> _SET TASK_:
Rewrite the records below, swapping every occurrence of "sponsor banner" for "advertising banner" and keeping all other text the same. Omit the pictures from your output.

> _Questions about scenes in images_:
********************

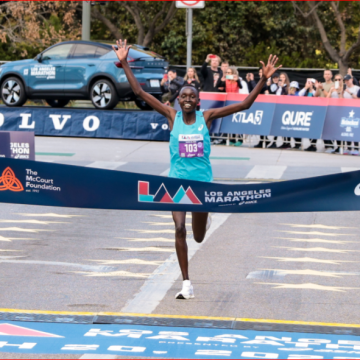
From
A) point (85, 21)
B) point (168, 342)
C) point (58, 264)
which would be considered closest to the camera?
point (168, 342)

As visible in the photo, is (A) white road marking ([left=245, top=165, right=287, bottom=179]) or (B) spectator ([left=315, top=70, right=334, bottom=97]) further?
(B) spectator ([left=315, top=70, right=334, bottom=97])

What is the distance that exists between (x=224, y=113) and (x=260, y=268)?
198cm

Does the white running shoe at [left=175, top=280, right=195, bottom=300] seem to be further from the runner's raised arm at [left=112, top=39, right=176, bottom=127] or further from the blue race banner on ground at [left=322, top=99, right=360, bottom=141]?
the blue race banner on ground at [left=322, top=99, right=360, bottom=141]

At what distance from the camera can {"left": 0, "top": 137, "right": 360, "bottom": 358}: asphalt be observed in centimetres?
679

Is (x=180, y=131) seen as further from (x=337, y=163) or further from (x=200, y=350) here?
(x=337, y=163)

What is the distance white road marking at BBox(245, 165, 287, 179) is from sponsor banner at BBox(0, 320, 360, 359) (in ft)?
32.1

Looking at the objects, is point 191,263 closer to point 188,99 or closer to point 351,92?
point 188,99

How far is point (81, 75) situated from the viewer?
71.0 ft

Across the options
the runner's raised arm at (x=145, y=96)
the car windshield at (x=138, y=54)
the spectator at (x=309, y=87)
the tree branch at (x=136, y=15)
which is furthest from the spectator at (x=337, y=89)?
the tree branch at (x=136, y=15)

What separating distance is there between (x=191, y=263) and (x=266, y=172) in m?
8.03

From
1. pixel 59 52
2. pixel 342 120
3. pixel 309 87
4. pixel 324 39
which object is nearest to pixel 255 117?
pixel 309 87

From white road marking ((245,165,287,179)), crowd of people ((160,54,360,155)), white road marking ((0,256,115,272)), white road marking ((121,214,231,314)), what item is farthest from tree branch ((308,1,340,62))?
white road marking ((0,256,115,272))

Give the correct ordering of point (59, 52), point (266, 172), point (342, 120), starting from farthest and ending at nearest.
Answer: point (59, 52), point (342, 120), point (266, 172)

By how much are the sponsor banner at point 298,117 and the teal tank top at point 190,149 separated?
42.7 feet
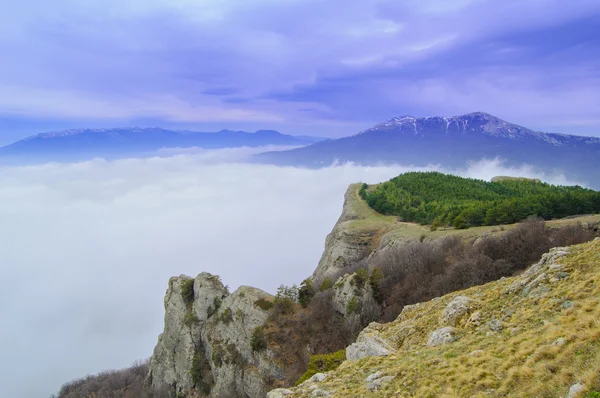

********************

> _CORRECT RESULT_:
From
A) point (85, 21)
B) point (168, 342)
C) point (58, 264)
which would be considered closest to the camera?
point (168, 342)

As visible in the photo, is (A) white road marking ([left=245, top=165, right=287, bottom=179]) or (B) spectator ([left=315, top=70, right=334, bottom=97]) further?
(B) spectator ([left=315, top=70, right=334, bottom=97])

What is the distance that exists between (x=224, y=113) and (x=260, y=268)?
198cm

Does the white running shoe at [left=175, top=280, right=195, bottom=300] seem to be further from the runner's raised arm at [left=112, top=39, right=176, bottom=127] or further from the blue race banner on ground at [left=322, top=99, right=360, bottom=141]?
the blue race banner on ground at [left=322, top=99, right=360, bottom=141]

At what distance from the camera can {"left": 0, "top": 137, "right": 360, "bottom": 358}: asphalt be observed in centimetres?
679

Is (x=180, y=131) seen as further from (x=337, y=163) or further from (x=200, y=350) here?
(x=337, y=163)

What is the distance white road marking at BBox(245, 165, 287, 179) is from advertising banner at BBox(0, 320, 360, 359) (in ft)?
32.1

Looking at the objects, is point 191,263 closer to point 188,99 or closer to point 351,92?
point 188,99

How far is point (81, 75) situated from the viewer?
71.0 ft

Across the options
the runner's raised arm at (x=145, y=96)
the car windshield at (x=138, y=54)
the spectator at (x=309, y=87)
the tree branch at (x=136, y=15)
which is furthest from the spectator at (x=337, y=89)?
the tree branch at (x=136, y=15)

What separating distance is there between (x=191, y=263) and (x=266, y=172) in m?
8.03

From
1. pixel 59 52
2. pixel 342 120
3. pixel 309 87
4. pixel 324 39
which object is nearest to pixel 255 117?
pixel 309 87

From white road marking ((245,165,287,179)), crowd of people ((160,54,360,155)), white road marking ((0,256,115,272)), white road marking ((121,214,231,314)), what item is farthest from tree branch ((308,1,340,62))?
white road marking ((0,256,115,272))

Give the correct ordering of point (59, 52), point (266, 172), point (342, 120), starting from farthest and ending at nearest.
Answer: point (59, 52), point (342, 120), point (266, 172)

By how much are the advertising banner at point 298,117 and the teal tank top at point 190,149 separated?
42.7 feet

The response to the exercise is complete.